= What is expected =
Could you restate, word for word, the line that has "phylum: Chordata" and all lines following it through the end of the entries below?

= Input data =
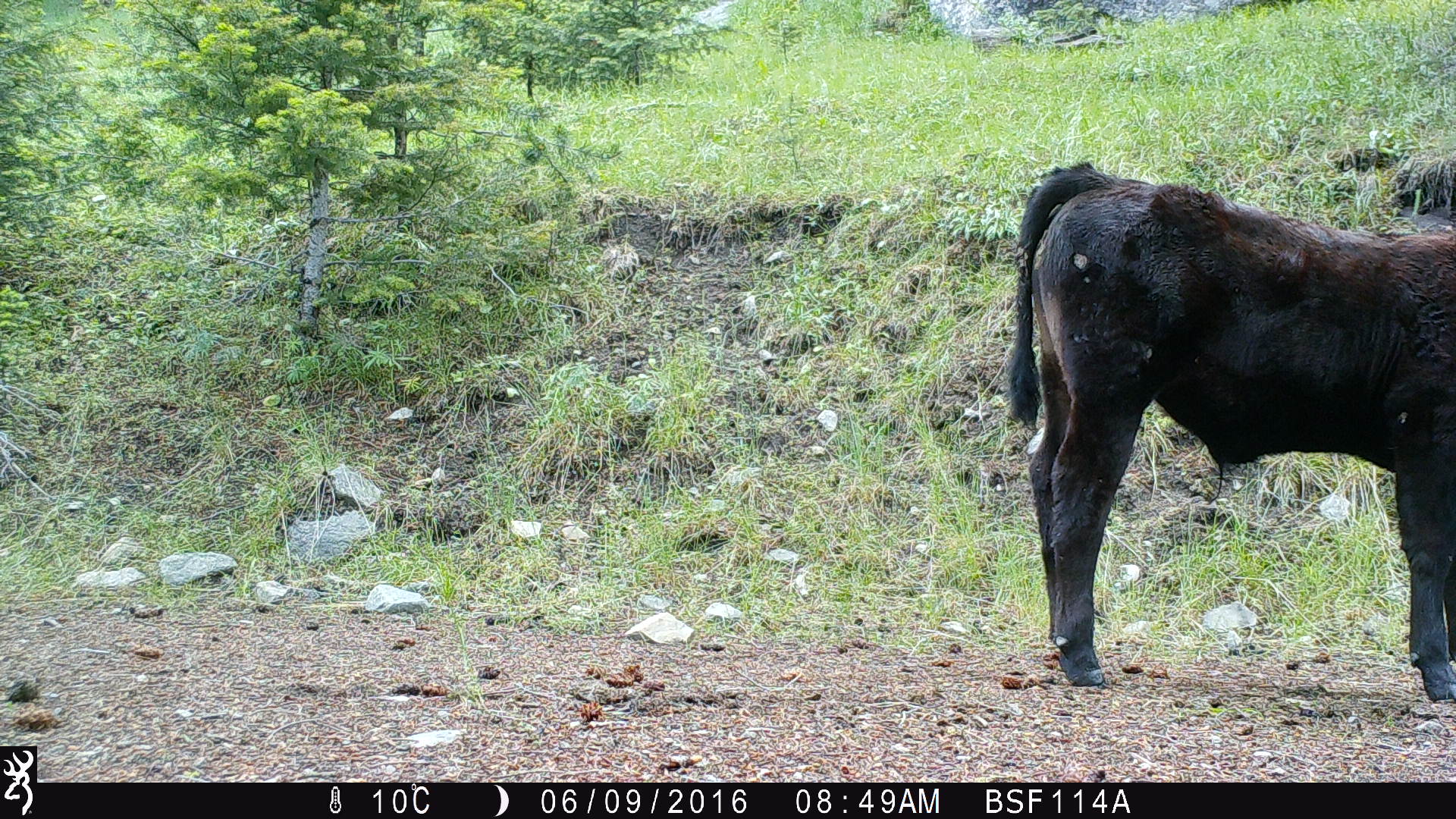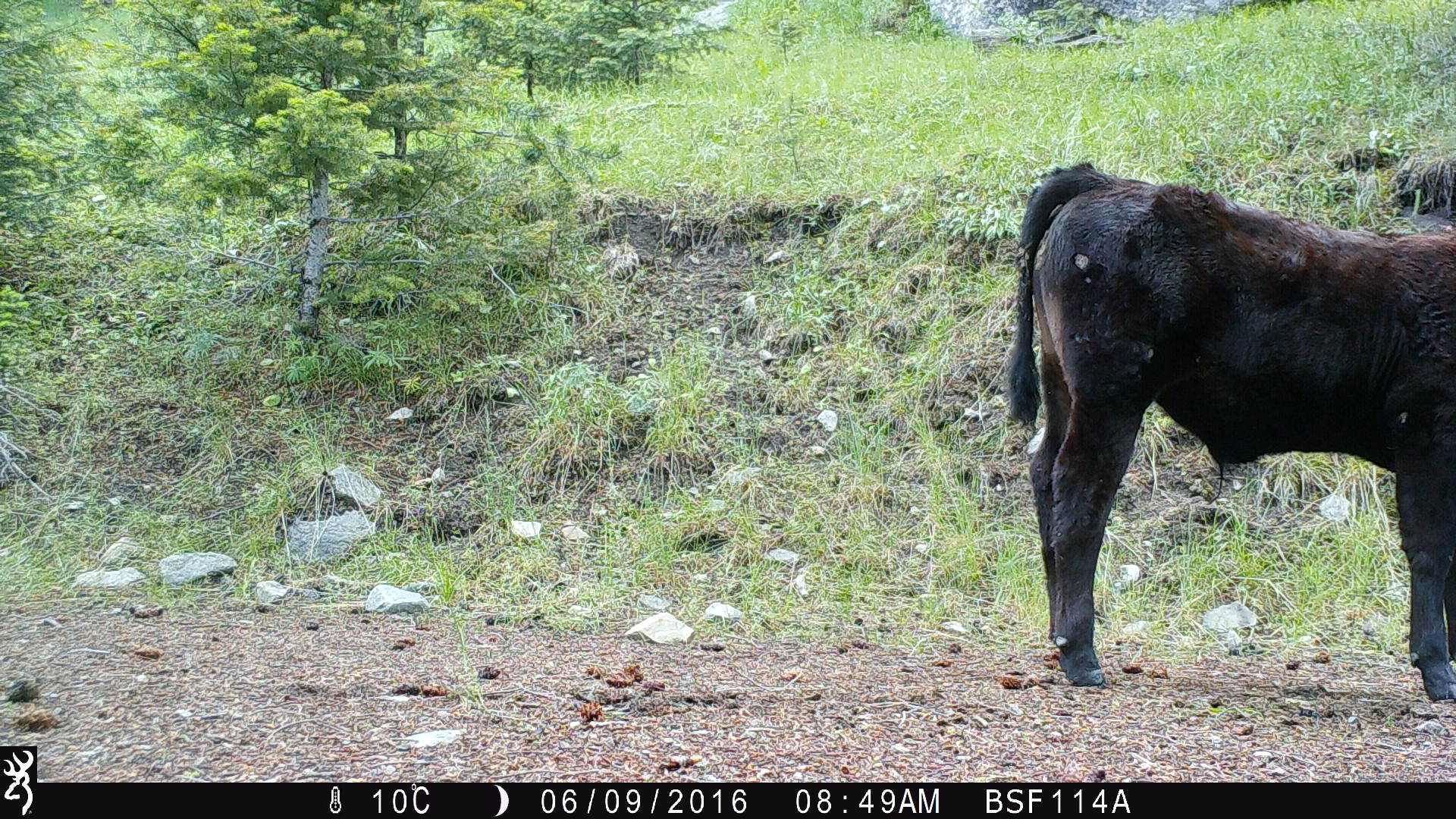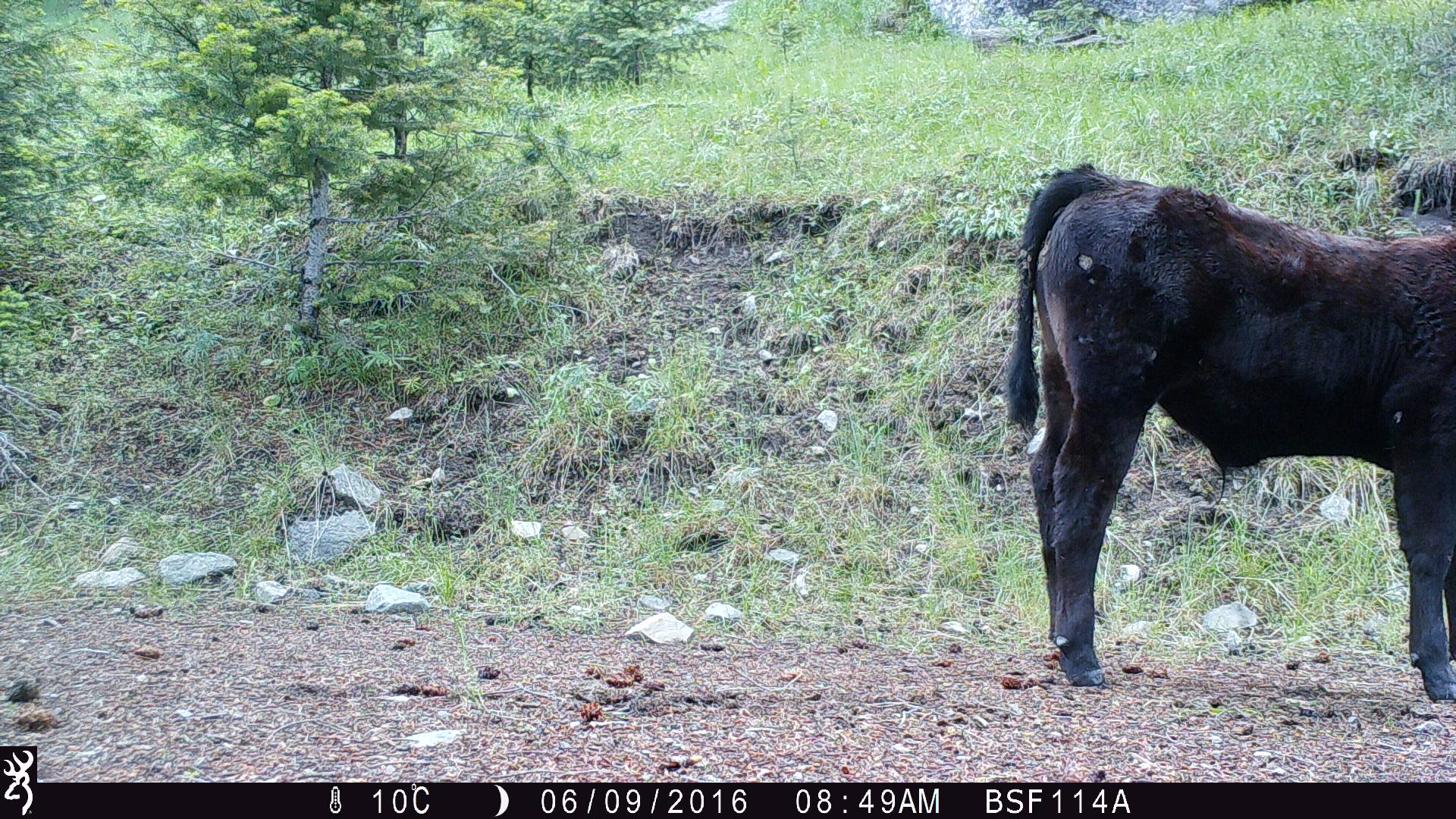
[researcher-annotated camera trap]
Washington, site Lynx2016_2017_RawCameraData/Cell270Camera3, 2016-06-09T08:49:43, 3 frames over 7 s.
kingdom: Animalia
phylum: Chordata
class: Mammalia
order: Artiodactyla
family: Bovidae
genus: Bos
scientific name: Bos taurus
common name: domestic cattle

= Task response =
phylum: Chordata
class: Mammalia
order: Artiodactyla
family: Bovidae
genus: Bos
scientific name: Bos taurus
common name: domestic cattle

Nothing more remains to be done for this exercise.